For women, submission is the rule. A woman must “know her place” and tolerate any kind of behavior from her husband. Take, for example, what one Christian survivor of abuse wrote:
My former husband believed that a wife should submit to everything: [his] psychological abuse, [his] porn [use], the way he reared our son via poor role modeling, his willingness to commit adultery, etc. He didn’t believe that he should be held accountable at all, and any disagreement was a sign of disrespect.
It is commonplace in Moldova for a father to assert himself as superior to the rest of his family. He can, and must, be aggressive to teach everyone a lesson about who is in charge. He is there to be pleased. He must not trust a woman, so he will test her by asking probing questions and making accusatory remarks, denoting open distrust. At the dinner table, he receives the biggest and best piece of meat.

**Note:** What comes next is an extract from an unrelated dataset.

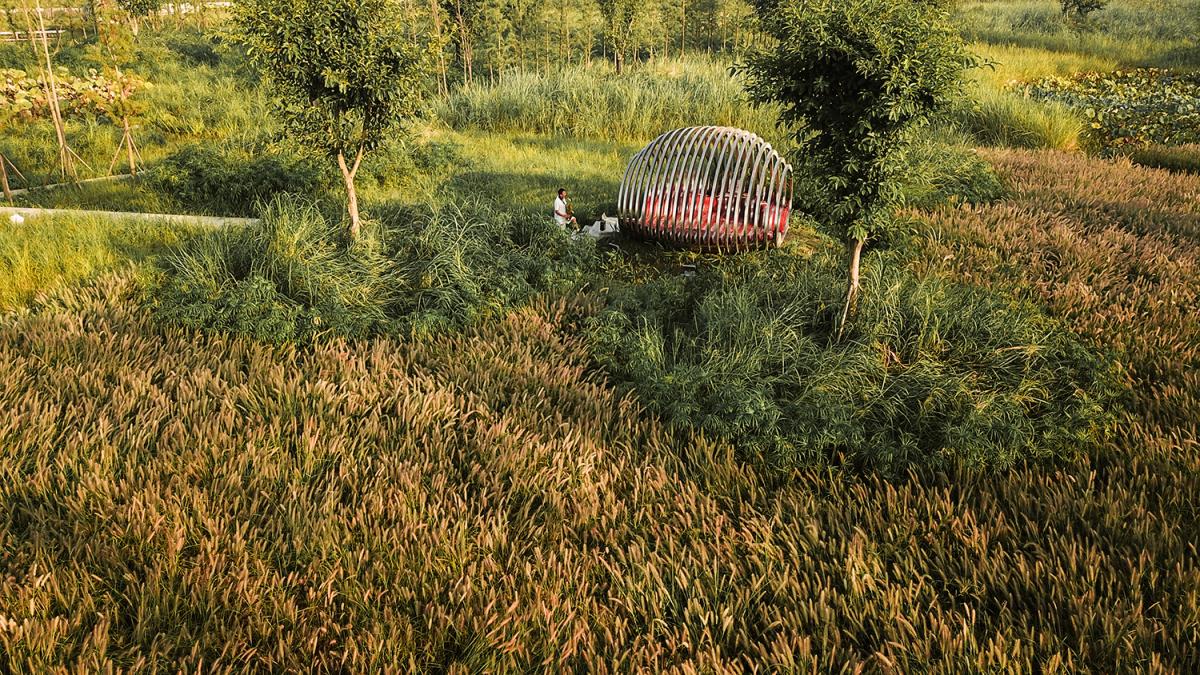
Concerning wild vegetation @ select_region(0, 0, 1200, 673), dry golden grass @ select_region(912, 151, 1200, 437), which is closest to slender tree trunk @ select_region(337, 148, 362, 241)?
wild vegetation @ select_region(0, 0, 1200, 673)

His wife tiptoes around, trying to appease him if he is upset. The kids must keep quiet and out of his way. He is rarely accessible. If he is in a good mood and wants to play, the children must play by his rules—otherwise they may be dealt with harshly, called names, or made to feel stupid.

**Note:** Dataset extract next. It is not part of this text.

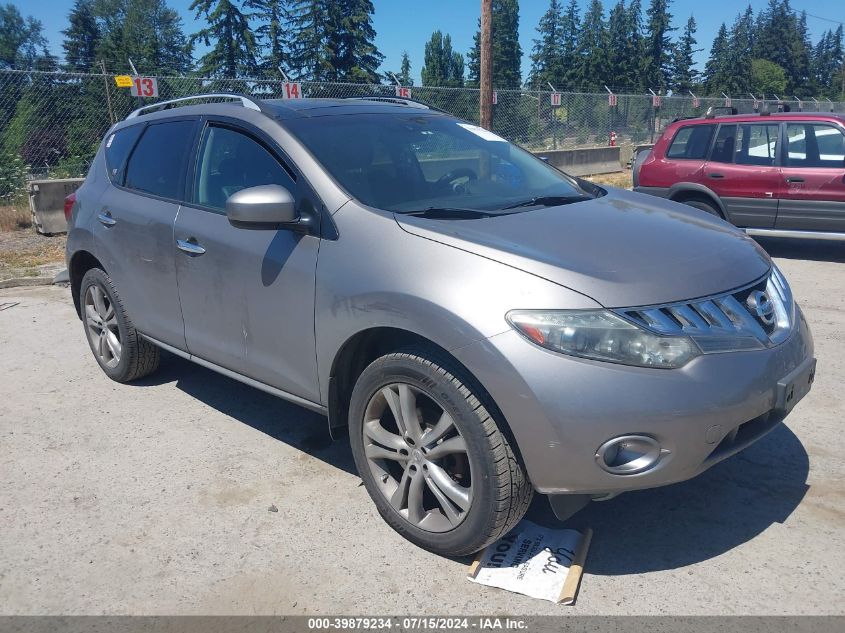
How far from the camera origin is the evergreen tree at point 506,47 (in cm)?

He will not be involved in cooking, cleaning, or washing dishes. Men who are involved in these household chores are shamed. A common saying goes, “She put her skirt over his head.” He is seen as weak and controlled by a woman.
It is in this kind of culture girls learn at a very young age to accommodate a man, to play the game of making him feel most important. Her mother models this to her, even if she is only doing it for survival.

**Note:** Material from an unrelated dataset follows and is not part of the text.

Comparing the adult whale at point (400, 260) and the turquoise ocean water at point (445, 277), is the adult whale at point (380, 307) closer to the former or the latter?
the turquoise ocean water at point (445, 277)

It is not surprising, then, that we witness that low self-esteem—the deep seated feeling of inadequacy, low value, of not being enough—is common among women in my country. A woman’s low status, reinforced by the way she sees her mother and other women put down, mistreated, and called names, helps her to believe that she is inadequate. Yet I believe the system encourages low self-esteem in men, too. The pressure on men to be tough can be debilitating. And, because it is not culturally acceptable for men to cry or express emotion, a boy has few options but to hide his true feelings with toughness, arrogance, and aggressiveness.
These are deep-seated messages that play in the background of the lives of Moldovan men and women like a script, constantly powered by the environment around them. So, when a man and woman meet, can you fathom the outcome?
If we want to change this broken system, we must cut straight to the root of the problem: the persistent belief that women and men are unequal. We must find ways of educating each other about this, so that we can name unhealthy attitudes and behaviors for what they really are. Then, we each must make a resolute decision not to be treated or treat others as less than those made in the image of God.